- 摘录 -
:::
2、实验两张表的访问效率。说明brin索引适合字段大小顺序和物理存储顺序相关性大的表。
postgres=# explain analyze select * from a where id >1000 and id <5000; QUERY PLAN ------------------------------------------------------------------------------------------------------------------------ Bitmap Heap Scan on a (cost=62.53..14756.81 rows=4540 width=37) (actual time=0.662..2.952 rows=3999 loops=1) Recheck Cond: ((id > 1000) AND (id < 5000)) Rows Removed by Index Recheck: 11361 Heap Blocks: lossy=128 -> Bitmap Index Scan on idx_a_id (cost=0.00..61.40 rows=4540 width=0) (actual time=0.199..0.199 rows=1280 loops=1) Index Cond: ((id > 1000) AND (id < 5000)) Planning time: 0.050 ms Execution time: 3.581 ms (8 rows) postgres=# explain analyze select * from b where id >1000 and id <5000; QUERY PLAN ------------------------------------------------------------------------------------------------------------------------- - Bitmap Heap Scan on b (cost=51.12..11509.18 rows=3426 width=37) (actual time=5.384..1147.752 rows=3999 loops=1) Recheck Cond: ((id > 1000) AND (id < 5000)) Rows Removed by Index Recheck: 9965281 Heap Blocks: lossy=83078 -> Bitmap Index Scan on idx_b_id (cost=0.00..50.26 rows=3426 width=0) (actual time=5.174..5.174 rows=832000 loops=1) Index Cond: ((id > 1000) AND (id < 5000)) Planning time: 0.044 ms Execution time: 1148.616 ms (8 rows)
:::
- 练习资料 -
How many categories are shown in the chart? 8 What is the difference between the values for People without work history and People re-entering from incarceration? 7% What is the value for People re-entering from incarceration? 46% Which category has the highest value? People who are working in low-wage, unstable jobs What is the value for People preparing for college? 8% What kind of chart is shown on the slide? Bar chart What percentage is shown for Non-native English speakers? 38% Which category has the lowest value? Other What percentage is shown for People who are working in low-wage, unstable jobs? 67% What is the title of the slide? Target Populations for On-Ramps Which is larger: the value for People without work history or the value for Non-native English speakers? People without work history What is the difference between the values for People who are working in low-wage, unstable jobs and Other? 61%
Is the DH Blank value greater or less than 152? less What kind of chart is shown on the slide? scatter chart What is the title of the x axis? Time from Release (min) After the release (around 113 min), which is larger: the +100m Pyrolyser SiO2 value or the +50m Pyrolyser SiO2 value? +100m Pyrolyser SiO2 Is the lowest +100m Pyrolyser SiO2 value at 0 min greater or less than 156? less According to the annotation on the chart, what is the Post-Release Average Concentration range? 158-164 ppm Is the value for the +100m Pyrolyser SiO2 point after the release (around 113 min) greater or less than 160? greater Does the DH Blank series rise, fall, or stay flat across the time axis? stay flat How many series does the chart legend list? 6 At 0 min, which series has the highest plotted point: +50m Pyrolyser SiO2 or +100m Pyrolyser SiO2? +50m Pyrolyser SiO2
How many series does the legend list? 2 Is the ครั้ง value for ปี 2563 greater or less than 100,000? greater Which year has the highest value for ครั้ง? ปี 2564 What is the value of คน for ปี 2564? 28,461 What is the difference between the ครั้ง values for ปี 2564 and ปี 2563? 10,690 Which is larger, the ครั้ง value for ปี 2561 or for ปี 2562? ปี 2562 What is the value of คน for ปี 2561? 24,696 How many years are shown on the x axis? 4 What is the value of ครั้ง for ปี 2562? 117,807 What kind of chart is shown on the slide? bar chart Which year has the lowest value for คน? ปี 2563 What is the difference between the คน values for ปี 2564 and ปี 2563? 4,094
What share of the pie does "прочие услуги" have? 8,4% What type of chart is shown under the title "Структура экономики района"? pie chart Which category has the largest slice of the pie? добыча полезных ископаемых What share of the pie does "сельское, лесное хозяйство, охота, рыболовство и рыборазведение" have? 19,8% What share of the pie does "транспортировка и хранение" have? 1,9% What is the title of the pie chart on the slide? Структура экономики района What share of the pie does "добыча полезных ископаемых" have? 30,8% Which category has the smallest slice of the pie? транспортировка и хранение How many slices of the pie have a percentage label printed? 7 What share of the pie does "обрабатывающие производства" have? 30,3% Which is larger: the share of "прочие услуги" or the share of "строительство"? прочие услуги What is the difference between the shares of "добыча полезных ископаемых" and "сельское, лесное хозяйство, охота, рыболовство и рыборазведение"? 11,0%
:::
- 要做的事 -
把上面讲brin索引访问效率实验的摘录，从头到尾一字不差地照抄一遍。

- 答题区 -
2、实验两张表的访问效率。说明brin索引适合字段大小顺序和物理存储顺序相关性大的表。
postgres=# explain analyze select * from a where id >1000 and id <5000; QUERY PLAN ------------------------------------------------------------------------------------------------------------------------ Bitmap Heap Scan on a (cost=62.53..14756.81 rows=4540 width=37) (actual time=0.662..2.952 rows=3999 loops=1) Recheck Cond: ((id > 1000) AND (id < 5000)) Rows Removed by Index Recheck: 11361 Heap Blocks: lossy=128 -> Bitmap Index Scan on idx_a_id (cost=0.00..61.40 rows=4540 width=0) (actual time=0.199..0.199 rows=1280 loops=1) Index Cond: ((id > 1000) AND (id < 5000)) Planning time: 0.050 ms Execution time: 3.581 ms (8 rows) postgres=# explain analyze select * from b where id >1000 and id <5000; QUERY PLAN ------------------------------------------------------------------------------------------------------------------------- - Bitmap Heap Scan on b (cost=51.12..11509.18 rows=3426 width=37) (actual time=5.384..1147.752 rows=3999 loops=1) Recheck Cond: ((id > 1000) AND (id < 5000)) Rows Removed by Index Recheck: 9965281 Heap Blocks: lossy=83078 -> Bitmap Index Scan on idx_b_id (cost=0.00..50.26 rows=3426 width=0) (actual time=5.174..5.174 rows=832000 loops=1) Index Cond: ((id > 1000) AND (id < 5000)) Planning time: 0.044 ms Execution time: 1148.616 ms (8 rows)